In past couple of years, international media, especially Business Week ,has placed India's economic status at the same pedestal as China's. If you go through Business Week's recent cover story on these two emerging economies you would get the impression that India is not far behind from China. China is the new economic powerhouse of the world followed 'closely' by India goes the popular phrase from these media houses. The reason for this apparently equal treatment is that China has built its economy on non-glamorous manufacturing industries and has clearly become the factory of the world. India's reputation has been built on the more visible and glamorous high-tech(if you can call outsourcing that) industry. What is forgotten is that while China's manufacturing growth is fueled by sensible policy making by its government, India's growth in high-tech is largely the case of being at the right place at the right time and has very little to do with any sensible planning or vision from its government.
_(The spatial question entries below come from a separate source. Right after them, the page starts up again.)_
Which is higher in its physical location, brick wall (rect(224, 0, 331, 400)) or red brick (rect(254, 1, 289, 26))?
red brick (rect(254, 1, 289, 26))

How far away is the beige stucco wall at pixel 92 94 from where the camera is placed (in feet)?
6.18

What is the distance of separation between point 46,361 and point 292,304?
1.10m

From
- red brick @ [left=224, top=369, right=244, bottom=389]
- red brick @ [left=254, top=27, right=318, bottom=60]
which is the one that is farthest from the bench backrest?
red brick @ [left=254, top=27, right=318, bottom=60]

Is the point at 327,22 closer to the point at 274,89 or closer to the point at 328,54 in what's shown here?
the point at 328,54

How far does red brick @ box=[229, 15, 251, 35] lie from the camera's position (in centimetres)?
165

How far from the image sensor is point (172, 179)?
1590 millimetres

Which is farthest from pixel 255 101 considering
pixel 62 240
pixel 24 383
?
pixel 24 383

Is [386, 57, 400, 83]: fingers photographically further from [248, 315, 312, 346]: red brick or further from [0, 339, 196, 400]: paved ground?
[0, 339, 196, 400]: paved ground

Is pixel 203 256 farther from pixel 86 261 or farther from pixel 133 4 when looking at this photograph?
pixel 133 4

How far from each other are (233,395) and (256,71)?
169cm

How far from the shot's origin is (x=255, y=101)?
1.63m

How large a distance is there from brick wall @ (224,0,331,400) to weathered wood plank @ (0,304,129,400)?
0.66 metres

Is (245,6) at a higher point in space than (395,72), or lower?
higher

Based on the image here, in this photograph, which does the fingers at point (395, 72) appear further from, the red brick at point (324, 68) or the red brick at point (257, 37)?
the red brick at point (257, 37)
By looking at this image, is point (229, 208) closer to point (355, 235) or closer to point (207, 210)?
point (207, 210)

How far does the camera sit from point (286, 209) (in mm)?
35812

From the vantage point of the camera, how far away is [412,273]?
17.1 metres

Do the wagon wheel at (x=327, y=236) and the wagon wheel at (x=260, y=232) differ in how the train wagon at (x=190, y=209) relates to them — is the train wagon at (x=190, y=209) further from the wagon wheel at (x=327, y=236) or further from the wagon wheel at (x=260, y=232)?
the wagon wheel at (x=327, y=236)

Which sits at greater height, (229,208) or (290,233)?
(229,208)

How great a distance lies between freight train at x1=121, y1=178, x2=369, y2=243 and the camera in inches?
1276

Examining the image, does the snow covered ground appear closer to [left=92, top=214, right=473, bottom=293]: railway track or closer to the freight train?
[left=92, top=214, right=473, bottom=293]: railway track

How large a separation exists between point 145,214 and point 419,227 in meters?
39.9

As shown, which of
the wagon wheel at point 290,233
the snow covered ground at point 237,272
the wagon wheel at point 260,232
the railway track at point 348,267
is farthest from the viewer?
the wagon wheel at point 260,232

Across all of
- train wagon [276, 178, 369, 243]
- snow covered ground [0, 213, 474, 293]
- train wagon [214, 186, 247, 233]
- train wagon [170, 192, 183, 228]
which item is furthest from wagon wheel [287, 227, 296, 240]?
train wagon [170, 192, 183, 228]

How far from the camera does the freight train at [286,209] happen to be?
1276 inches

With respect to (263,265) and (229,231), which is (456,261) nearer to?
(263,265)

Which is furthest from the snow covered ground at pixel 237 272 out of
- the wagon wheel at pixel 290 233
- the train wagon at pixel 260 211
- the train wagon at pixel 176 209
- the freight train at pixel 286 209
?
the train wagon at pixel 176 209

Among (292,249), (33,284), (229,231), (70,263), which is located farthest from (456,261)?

This hyperbole of China and India has already led to a sense of complacency in Indian government circles witnessed by a very sluggish growth in economic reforms in past 2 years in India. If anybody thinks that India's economic status is quite close to China then he needs to do the math. Economist Shankar Acharya has provided the numbers . On every important economic parameter, India is not even close to being close to China. On same parameters, it is so shamefully far behind that the only relevant comparison could be with the most backward third world countries. True, India has made very impressive gains in past decade and a half, especially in the information technology industry. The reality, however, is that given its vast population and potential it is just not enough. India needs to do a lot lot more to get anywhere near to where China is today. It needs to build a halfway decent infrastructure, provide a quality of life fitting to humans for a vast majority of its people, remove bottlenecks for enetrpreuners, privatize the inefficient state enterprises, start a crackdown on corruption, introduce some social reforms. The to do list is long. It has those proverbial thousand miles to go before it can so much as take a nap.

4 comments:

Wavefunction said...

I agree! Without infrastructure development, we are going to stay where we are, or worse still, wobble down. The excuse people make of 'Indians having much better English speaking skills than the Chinese', while true, is becoming a lame one. You make a good point about being lucky at the right place at the right time. It's not going to last long unless we put some determined purpose into it, and take care of many of the problems plaguing our most basic facilities and systems.

Vivek Gupta said...

The biggest worry for me is that India may soon become a victim of its own perceived 'success'. 7% growth of past couple of years and undeserved comparisons with China has already made governments in India complacent. This can be seen in lack of any meaningful reforms since the Congress took control of power. Instead we witnessed a moratorium on privitisation program, deepened infrastructure problems even in our showcase cities(Bangalore is a case in point), wasting of money in nonsensical programs like Employment Guarantee Scheme. This article (http://www.financialexpress.com/fe_full_story.php?content_id=103870)points out the problems with our buerocratic red tape. I fear that if present state of affairs continues then it will not take long for India to go from an 'emerging' economy to a 'submerging' economy.

Amogh said...

Nicely put guys.
Btw, you should definitely read this blog
http://indianeconomy.org/
Its by Amit Verma and co. and talks about a lot of issues like the one you discussed.

Wavefunction said...

Exactly. In fact, I was thinking about this today, and the thought crossed my mind that we have an innate tendency to be self-satisfied and smug with something, and then become complacent. In fact, we have even become so smug with our past (touting 'our glorious history of vedas and the mahabharata' almost as an excuse for our present lack of progress) that I really fear that we may simply rest on our laurels and stamp out focused progress yet again. And yes, large scale privatisation seems to be the only timely solution right now for us. But these confounded politicians should let us do it, for god's sake.